*PROBLEM TO WORK ON*
Recast the lines of the records from the one holding "Tell me, of" through the last line, inclusive, as a Markdown table with the columns Row and Text. Number the rows and leave out any blank lines.

*DATA SHOWN*

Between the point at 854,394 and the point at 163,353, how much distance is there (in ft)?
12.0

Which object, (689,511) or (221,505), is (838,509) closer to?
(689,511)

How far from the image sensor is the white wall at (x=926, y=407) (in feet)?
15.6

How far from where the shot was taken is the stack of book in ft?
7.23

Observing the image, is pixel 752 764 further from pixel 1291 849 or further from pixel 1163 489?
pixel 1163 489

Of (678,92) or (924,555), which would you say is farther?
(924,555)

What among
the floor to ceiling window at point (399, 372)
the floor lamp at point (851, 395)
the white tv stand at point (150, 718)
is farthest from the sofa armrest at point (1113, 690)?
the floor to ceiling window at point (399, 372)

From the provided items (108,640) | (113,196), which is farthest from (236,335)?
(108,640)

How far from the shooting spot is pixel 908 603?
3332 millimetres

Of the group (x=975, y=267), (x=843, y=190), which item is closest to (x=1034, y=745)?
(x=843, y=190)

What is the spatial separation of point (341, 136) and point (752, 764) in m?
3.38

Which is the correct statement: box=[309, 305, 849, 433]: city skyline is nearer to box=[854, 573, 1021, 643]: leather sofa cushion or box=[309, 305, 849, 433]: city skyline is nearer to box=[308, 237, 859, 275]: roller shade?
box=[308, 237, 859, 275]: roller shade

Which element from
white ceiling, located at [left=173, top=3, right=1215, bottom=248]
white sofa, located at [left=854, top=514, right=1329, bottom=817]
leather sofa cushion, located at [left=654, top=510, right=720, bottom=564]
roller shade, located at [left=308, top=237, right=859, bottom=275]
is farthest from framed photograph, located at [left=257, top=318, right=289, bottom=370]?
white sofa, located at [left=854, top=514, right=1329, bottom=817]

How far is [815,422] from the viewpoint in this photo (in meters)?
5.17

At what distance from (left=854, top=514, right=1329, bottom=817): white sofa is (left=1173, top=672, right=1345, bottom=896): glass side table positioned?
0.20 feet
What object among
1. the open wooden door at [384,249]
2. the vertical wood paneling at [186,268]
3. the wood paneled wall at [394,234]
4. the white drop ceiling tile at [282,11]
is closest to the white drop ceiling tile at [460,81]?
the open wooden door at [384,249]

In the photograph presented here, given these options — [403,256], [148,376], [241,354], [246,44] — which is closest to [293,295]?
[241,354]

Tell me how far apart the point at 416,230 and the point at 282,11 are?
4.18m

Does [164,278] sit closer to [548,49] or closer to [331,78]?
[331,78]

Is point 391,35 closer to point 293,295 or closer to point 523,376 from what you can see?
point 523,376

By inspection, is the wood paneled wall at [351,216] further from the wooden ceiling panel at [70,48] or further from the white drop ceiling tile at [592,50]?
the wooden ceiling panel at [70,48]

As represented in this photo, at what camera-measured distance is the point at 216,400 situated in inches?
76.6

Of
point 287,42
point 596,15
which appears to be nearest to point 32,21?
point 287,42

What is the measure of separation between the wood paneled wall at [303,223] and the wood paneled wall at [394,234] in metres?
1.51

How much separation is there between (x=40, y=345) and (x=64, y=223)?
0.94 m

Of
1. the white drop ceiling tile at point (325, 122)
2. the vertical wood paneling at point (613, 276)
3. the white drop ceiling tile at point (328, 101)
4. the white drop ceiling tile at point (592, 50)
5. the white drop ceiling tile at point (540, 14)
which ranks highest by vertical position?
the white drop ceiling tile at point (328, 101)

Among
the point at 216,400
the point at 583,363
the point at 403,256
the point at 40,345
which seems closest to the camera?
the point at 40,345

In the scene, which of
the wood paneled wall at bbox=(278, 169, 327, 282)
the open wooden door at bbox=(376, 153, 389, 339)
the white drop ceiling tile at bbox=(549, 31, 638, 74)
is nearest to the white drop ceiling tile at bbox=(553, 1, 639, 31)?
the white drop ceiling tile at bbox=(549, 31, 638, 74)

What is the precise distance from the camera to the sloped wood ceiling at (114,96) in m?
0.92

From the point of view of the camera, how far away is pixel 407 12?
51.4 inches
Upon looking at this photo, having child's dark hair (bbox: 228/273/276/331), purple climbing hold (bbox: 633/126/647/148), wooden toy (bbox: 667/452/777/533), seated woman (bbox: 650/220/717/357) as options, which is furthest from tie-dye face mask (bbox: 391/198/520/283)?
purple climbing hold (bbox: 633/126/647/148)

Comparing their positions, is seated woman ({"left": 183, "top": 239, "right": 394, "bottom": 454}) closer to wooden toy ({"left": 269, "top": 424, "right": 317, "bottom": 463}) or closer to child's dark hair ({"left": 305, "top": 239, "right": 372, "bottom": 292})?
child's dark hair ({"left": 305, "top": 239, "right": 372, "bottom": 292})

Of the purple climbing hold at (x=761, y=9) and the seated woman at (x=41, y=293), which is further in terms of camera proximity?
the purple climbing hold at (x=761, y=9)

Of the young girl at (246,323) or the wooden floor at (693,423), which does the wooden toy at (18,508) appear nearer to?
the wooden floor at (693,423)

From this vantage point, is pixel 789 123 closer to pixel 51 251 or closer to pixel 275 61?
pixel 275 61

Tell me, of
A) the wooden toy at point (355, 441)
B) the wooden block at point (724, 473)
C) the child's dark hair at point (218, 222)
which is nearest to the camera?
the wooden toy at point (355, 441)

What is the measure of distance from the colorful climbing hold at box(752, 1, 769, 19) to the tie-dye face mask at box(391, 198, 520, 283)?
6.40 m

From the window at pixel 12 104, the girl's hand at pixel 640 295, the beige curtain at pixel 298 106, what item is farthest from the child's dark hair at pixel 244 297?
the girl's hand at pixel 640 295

*SOLUTION FOR THIS TASK*
| Row | Text |
|---|---|
| 1 | Tell me, of |
| 2 | A) the wooden toy at point (355, 441) |
| 3 | B) the wooden block at point (724, 473) |
| 4 | C) the child's dark hair at point (218, 222) |
| 5 | which is nearest to the camera? |
| 6 | the wooden toy at point (355, 441) |
| 7 | What is the measure of distance from the colorful climbing hold at box(752, 1, 769, 19) to the tie-dye face mask at box(391, 198, 520, 283)? |
| 8 | 6.40 m |
| 9 | From the window at pixel 12 104, the girl's hand at pixel 640 295, the beige curtain at pixel 298 106, what item is farthest from the child's dark hair at pixel 244 297? |
| 10 | the girl's hand at pixel 640 295 |